As with many things, the answer lies somewhere in the middle because creativity and enthusiasm are essential to encouraging young writers to write and to enjoy their topic of choice. Squelch that, and you have possibly squelched the next generation of talent – or at least alienated student and teacher.

However, somewhere in the learning process, writers do need to learn how to write – and that means learning how to spell, to punctuate, to correctly construct a sentence, and above all, how to proofread.

Amazon.com’s policy of allowing authors to self-publish has made available excellent books of both fiction and non-fiction that might otherwise have never survived the brick-and-mortar publishing house process. Some of these books have even been picked up by established publishing houses, creating further opportunities for the authors. However, this revolution has also given rise to a plethora of less-than-stellar published works. Some of them are simply first efforts that have a good chance of becoming better, while others are hastily created works of garbage that deserve every bad review they get. They are the literary equivalent of the “bad” singers who audition for American Idol.

One could argue that self-published books have been put together in the heat of the moment. Author/blogger, T.S. Paul, wrote, “I just pressed the publish button. That book should be along in a minute.”  It should be pointed out – in all fairness – that Paul is a good writer. His stories move along at a decent clip, the characters are well developed, the “ordinary” days highlight fun moments in the characters’ lives, and the action scenes are cogent to the plot.

However, the speediness of getting his books finished might hurt the overall experience in reading them because of errors. The reader encounters phrases such as “She just freaked out,” or “Tom and Jerry meet up,” or a personal favorite for that finger-nails-on-the-blackboard feeling, “He or she was looking to.” It makes a reader want to send the writer a link to thesaurus.com.

Too picky? Perhaps. But the great authors who write well don’t make those kinds of mistakes often. And to be taken professionally, one should make an effort to write professionally.

Where should the line be drawn?

Not so many years ago there was a call for legal documents to be written in “plain English” so that those who are not cognizant of the meaning of certain Latin phrases would be able to understand the intent of the document. People would get lost in legalese because of phrases like “party of the first part” and “party of the second part” scattered among the “whereas” and “fore to” references. Or they would be confounded by the differences implied by similarly written terms such as “ad hoc” or “ad hominem.”

Language is intended to convey meaning. If people do not understand the point of what is written, by definition that makes it pointless. When blatant errors plague writing, it makes the manuscript harder to read. Too many errors and it becomes like reading legalese.

For that reason, it is important for students to learn the standard spelling of words and the accepted ways to punctuate and construct sentences.
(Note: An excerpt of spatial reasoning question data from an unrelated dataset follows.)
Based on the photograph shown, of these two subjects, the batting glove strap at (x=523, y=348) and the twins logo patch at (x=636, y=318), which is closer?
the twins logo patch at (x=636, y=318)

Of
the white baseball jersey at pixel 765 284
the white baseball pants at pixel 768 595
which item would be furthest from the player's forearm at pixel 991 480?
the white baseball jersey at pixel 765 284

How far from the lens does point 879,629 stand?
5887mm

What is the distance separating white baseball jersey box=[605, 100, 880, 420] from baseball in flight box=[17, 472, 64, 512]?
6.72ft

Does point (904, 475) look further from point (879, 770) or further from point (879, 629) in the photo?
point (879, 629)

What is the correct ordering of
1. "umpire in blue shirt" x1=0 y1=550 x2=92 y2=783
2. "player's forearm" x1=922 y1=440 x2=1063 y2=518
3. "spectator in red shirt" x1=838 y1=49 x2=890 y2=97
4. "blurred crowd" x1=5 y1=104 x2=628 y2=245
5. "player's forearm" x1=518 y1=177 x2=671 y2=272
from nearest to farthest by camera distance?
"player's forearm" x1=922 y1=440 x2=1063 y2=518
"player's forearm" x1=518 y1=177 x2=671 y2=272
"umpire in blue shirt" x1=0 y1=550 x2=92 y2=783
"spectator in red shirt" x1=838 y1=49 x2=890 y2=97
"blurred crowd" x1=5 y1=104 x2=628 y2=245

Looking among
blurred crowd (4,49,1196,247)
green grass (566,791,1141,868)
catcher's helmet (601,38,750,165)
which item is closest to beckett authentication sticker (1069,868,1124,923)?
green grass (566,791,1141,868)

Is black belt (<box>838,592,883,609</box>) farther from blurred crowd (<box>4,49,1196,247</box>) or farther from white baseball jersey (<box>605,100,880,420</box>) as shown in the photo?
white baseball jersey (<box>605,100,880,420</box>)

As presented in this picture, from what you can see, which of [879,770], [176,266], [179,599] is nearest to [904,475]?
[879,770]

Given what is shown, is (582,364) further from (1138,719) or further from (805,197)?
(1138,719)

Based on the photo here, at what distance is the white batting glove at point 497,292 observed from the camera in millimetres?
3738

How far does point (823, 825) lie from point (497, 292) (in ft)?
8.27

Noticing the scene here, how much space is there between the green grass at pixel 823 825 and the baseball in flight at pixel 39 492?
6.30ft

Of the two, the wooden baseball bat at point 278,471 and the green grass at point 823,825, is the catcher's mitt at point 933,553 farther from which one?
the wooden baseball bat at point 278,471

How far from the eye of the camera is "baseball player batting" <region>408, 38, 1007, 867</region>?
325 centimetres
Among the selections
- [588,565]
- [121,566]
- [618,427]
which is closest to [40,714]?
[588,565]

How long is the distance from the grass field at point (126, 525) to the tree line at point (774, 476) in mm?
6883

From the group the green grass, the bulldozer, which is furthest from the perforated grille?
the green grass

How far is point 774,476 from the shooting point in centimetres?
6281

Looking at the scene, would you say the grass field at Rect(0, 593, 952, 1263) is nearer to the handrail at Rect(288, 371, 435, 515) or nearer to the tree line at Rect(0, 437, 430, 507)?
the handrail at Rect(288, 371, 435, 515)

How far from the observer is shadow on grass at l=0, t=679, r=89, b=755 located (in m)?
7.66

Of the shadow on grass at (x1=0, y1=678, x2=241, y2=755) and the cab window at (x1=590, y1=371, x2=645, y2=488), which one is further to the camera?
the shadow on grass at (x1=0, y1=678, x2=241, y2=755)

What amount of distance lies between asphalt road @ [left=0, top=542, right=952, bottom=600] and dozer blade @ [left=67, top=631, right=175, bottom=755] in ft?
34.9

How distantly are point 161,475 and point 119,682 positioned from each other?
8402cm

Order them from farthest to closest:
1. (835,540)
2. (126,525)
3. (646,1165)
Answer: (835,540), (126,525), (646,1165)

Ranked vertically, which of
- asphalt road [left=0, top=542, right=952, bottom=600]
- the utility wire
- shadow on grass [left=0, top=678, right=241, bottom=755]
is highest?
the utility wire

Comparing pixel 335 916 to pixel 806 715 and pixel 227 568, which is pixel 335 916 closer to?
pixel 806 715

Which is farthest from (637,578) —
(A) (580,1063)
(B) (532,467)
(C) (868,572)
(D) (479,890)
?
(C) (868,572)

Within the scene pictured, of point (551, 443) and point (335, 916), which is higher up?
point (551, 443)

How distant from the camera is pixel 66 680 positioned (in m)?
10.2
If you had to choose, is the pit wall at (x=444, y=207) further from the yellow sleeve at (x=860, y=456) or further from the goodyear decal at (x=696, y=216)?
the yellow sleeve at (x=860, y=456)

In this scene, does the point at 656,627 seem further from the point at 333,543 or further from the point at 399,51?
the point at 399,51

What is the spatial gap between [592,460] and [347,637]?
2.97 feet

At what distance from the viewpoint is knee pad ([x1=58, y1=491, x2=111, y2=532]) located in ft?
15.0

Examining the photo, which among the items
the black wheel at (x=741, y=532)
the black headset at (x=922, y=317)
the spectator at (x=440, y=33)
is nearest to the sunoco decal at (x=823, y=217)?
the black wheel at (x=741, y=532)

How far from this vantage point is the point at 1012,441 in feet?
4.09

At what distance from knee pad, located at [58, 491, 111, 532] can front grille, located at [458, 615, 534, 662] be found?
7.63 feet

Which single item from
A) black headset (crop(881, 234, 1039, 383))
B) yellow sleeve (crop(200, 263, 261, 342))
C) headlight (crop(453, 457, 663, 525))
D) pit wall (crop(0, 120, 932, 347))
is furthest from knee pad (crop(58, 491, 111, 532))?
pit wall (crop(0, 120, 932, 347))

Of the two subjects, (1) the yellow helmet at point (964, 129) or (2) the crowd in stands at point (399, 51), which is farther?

It is not difficult to understand the need for this by using the classic example of the need for correct comma placement: “Let’s eat Grandma,” vs. “Let’s eat, Grandma.” The first sentence implies cannibalism, while the second invites the grandmother to lunch.

When one is seeking to appear well-versed in rhetoric or the art of communication, they should avoid many of these easy-to-avoid mistakes. It takes a bit more time, but the payoff is worth the extra effort.